#### Information ####

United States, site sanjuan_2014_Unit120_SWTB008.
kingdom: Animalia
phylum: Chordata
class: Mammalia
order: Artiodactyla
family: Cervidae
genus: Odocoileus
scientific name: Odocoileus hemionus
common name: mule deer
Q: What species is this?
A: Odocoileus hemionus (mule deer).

####
#### Information ####

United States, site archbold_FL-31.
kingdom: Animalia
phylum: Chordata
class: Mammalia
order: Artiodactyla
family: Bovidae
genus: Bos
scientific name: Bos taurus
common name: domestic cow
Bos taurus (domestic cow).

####

**What to work on**.
Take the records above and return, word for word, only the lines that fall from the line with "United States, site sanjuan_2014_Unit120_SWTB008." to the line with "A: Odocoileus hemionus (mule deer).", both of them included.

**Exercise output**.
United States, site sanjuan_2014_Unit120_SWTB008.
kingdom: Animalia
phylum: Chordata
class: Mammalia
order: Artiodactyla
family: Cervidae
genus: Odocoileus
scientific name: Odocoileus hemionus
common name: mule deer
Q: What species is this?
A: Odocoileus hemionus (mule deer).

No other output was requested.